Chennai, Jan. 5: Amar Singh came, heard what he wanted to hear but could not entirely conquer Jayalalithaa.

Taking the tapping case to one of the three chief ministers he trusts, the Samajwadi Party leader found sympathy from Jayalalithaa but a political indiscretion here and there seems to have prevented her from going all out in support of the visitor.

At the end of the day, Jayalalithaa projected herself as a more long-suffering victim of phone-tapping at the hands of successive governments in Delhi.

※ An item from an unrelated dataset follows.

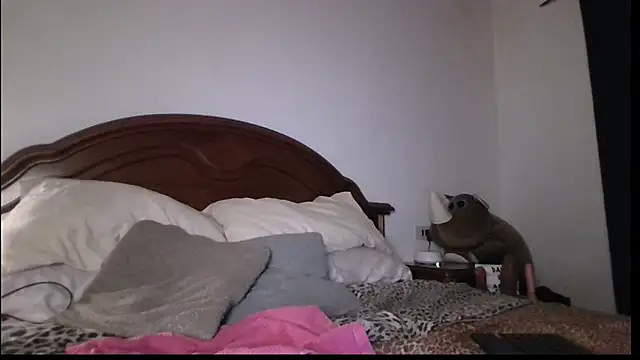 KarolinaReaper online show from 04.13.26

“While this specific instance of tapping of telephones of political leaders has now come out into the open, I have all along felt that my telephones are being tapped by the Centre,” she said after a 30-minute meeting with Amar Singh at the secretariat here this afternoon.

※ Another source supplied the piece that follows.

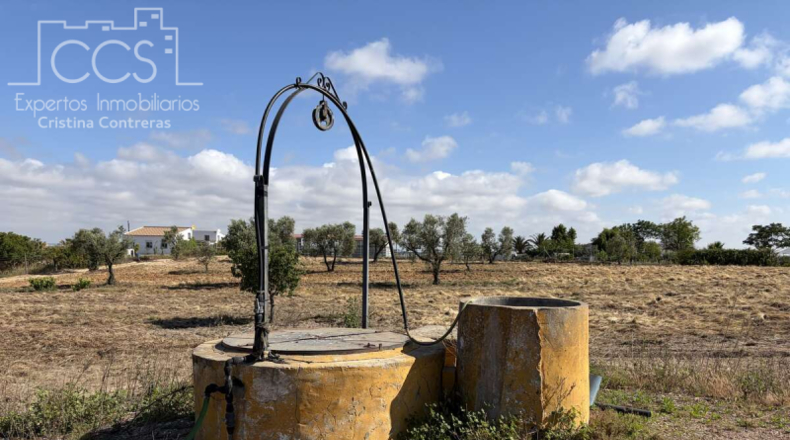 Huelva - Almonte - 15907m2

“So far, I have refrained from making this public, because I know there would be a flat denial by the Centre. Now Shri Amar Singh has furnished solid proof that the Centre has organised the tapping of the telephone of an Opposition political leader,” Jayalalithaa said in a statement, terming the alleged tapping “most disgraceful”.

But Jayalalithaa stopped short of seeking the resignation of the Union government, probably because of the statements Amar Singh made later at an impromptu media conference about her rival, the DMK, and a suggestion that the Centre may not have “trust” in her.

Amar Singh did commit another “indiscretion” ? he forgot to include the addi- tional ‘a’ in Jayalalithaa’s name when he issued a statement ? but it is not known whether that made any impact on his host.

Amar Singh was in Chennai as part of his efforts to get the support of three non-Congress chief ministers ? Jayalalithaa, Bengal’s Buddhadeb Bhattacharjee and Bihar’s Nitish Kumar ? to “curb the growing menace” of phone tapping.

Amar Singh’s leader and Uttar Pradesh chief minister Mulayam Singh Yadav had last week alleged that the Centre was out to “frame” them on the order of “10 Janpath”, producing “incriminating” evidence by tapping their phones.

But the Samajwadi Party was somewhat pushed to the backfoot after a man associated with Reliance Infocomm, a company owned by party-supported MP Anil Ambani, was arrested in connection with the tapping.

Emerging from Jayalalithaa’s office, Amar Singh, one of the familiar sound bite specialists on television channels, spent around 40 minutes amid cameras and microphones, holding forth on the tapping controversy.

During the discourse, the heartland politician, perhaps unaware of the sensitive political culture of Tamil Nadu, said he would have sought the DMK’s support.

But he was constrained by the fact that when he moved the Supreme Court, the communications ministry, headed by the DMK’s Dayanidhi Maran, could also become a party to the case.

If this was not sufficient to turn Jayalalithaa wary, Amar Singh went another step ahead.

To a question, he said if the Centre did not have “trust” in either Jayalalithaa or Nitish Kumar, it can let Bhattacharjee conduct a probe.

Under normal circumstances, this would have been perceived as a statement that reflected the political reality. But Jayalalithaa, extremely sensitive to statements that cast doubts on her stature, especially in Centre-state relations, is not known to let such comments pass.

In her statement, Jayalalithaa did say that the “web of insidious surveillance and that too through private telecom companies, can well be extended to scientists, sensitive installations like atomic energy plants, the Indian Space Research Organisation and defence-related organisations”.

But she did not ask for the central government’s resignation ? a demand that usually follows such grave charges.